On Friday, a day before Manshaus’ attack, Immigration Minister Joran Kallmyr of the PP argued that the Norwegian-flagged Ocean Viking, which had just rescued 85 refugees in the Mediterranean, should not be allowed in Europe but should instead send its passengers back to Africa, as the alternative “action will be an extension of the refugee route instead of a rescue operation.”

Kallmyr’s comments are entirely in line with the policy of the European Union (EU), which funds Libyan detention camps where, as it has been irrefutably established, refugees face slavery, rape and murder. No substantive differences exist between the outbursts of Kallmyr and Italian Interior Minister Matteo Salvini and the agenda of Berlin and Paris to force refugees to stay in Africa, save the crudeness with which they state their views. Kallmyr’s statements only underscore the fact that EU attacks on immigrants are a key means for the political establishment to promote and legitimize the extreme right across the continent.

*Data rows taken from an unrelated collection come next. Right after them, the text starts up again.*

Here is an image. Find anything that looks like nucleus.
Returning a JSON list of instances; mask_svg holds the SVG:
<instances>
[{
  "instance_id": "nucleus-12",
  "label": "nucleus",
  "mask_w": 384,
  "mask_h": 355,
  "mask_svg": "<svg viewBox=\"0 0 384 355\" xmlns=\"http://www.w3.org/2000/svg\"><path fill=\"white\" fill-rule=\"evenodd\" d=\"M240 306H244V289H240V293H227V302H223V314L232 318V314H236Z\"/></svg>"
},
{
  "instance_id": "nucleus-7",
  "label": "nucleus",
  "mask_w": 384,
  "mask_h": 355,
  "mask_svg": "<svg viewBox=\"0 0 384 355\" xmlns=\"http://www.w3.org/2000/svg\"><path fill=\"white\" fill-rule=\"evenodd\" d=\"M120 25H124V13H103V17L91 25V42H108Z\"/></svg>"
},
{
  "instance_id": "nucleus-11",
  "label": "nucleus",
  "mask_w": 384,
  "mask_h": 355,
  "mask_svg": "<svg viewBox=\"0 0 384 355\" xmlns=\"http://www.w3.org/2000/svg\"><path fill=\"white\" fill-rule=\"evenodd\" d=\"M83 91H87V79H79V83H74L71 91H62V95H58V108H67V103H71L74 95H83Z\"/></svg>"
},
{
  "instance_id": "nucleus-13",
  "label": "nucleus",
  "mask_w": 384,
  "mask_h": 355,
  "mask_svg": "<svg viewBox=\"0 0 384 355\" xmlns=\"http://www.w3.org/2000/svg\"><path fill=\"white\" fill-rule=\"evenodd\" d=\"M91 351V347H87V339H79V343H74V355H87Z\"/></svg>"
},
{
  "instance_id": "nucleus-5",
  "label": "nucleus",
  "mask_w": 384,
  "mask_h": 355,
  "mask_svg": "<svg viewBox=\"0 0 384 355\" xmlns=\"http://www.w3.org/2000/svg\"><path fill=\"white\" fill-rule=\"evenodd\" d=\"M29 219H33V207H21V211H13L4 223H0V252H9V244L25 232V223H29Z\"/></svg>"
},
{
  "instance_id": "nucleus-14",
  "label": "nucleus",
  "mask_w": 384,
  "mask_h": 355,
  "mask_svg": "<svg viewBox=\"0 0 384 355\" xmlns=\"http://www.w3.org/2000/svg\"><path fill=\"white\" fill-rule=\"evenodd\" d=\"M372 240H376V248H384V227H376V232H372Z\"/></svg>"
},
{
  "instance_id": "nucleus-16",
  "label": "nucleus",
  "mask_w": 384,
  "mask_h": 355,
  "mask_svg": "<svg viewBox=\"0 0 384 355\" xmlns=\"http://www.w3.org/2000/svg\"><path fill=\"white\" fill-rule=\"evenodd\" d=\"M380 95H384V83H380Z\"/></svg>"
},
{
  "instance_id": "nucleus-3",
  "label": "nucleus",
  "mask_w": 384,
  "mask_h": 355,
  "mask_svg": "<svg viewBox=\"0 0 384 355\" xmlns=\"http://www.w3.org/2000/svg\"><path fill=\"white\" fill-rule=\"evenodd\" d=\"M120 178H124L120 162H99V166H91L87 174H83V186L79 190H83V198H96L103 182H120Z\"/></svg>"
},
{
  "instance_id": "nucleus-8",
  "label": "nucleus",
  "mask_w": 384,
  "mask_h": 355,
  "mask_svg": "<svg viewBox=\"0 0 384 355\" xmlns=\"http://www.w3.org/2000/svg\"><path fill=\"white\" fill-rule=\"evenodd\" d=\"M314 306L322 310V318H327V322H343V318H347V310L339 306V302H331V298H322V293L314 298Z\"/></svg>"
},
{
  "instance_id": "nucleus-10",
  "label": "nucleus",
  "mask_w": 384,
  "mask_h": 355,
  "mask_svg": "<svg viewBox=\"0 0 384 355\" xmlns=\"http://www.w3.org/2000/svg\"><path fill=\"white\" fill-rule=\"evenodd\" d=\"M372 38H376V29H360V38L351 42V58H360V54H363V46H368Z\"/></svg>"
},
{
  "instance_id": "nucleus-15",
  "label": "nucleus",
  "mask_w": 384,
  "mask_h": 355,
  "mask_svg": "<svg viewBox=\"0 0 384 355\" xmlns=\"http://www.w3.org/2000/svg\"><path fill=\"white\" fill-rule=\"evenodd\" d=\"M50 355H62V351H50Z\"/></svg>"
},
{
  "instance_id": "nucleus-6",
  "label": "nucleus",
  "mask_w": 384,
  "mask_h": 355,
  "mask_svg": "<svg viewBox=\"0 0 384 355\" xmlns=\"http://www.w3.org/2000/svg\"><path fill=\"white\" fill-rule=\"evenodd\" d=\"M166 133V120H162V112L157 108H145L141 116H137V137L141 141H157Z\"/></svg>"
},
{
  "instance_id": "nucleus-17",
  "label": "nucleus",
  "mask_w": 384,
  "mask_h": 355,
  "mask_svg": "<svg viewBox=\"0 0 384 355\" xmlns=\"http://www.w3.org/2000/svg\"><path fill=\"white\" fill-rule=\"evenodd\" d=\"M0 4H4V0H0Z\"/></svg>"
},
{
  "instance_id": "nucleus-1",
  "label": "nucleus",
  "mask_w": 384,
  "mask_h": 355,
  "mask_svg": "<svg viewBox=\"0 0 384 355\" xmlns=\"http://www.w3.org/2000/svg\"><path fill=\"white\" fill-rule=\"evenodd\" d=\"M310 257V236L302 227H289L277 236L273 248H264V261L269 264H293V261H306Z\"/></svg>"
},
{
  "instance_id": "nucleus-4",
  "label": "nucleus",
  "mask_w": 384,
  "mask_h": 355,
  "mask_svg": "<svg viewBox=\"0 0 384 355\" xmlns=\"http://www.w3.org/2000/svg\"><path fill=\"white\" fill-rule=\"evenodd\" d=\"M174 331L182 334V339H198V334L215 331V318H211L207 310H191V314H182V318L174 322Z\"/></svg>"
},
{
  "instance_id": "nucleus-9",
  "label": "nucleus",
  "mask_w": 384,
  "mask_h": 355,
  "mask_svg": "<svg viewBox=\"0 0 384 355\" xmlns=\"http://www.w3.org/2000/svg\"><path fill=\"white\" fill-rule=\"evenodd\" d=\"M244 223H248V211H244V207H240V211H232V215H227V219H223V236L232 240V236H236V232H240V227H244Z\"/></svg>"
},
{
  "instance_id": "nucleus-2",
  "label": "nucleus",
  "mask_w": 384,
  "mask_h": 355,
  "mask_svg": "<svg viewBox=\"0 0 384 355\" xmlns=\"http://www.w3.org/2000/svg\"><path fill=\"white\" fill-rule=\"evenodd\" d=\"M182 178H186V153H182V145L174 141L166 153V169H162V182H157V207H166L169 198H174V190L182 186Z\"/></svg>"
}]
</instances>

The Norwegian government is also attempting to cover up the very real questions posed by the warning that the state had received about Manhaus’ views in advance of the attack.

On Sunday, the head of the Norwegian police service, Hans Sverre Sjøvold, was compelled to admit that the police received a tip as early as 2018 identifying Manshaus as a threat, which inexplicably was never followed up by police.

He justified the police’s refusal to take any action by claiming that “experience shows that very few go from word to action.”

This is the latest example of far-right terror attacks proceeding despite police having received prior warnings about the attacker. Prior to the shooting in Christchurch, Tarrant had made many public statements voicing hatred of immigrants, Muslims and socialists, including threats of violence (see “Warnings of New Zealand neo-Nazi attack were ignored”). Breivik had made a phone call to the Norwegian government services threatening a mass attack in March 2011, four months before the massacre.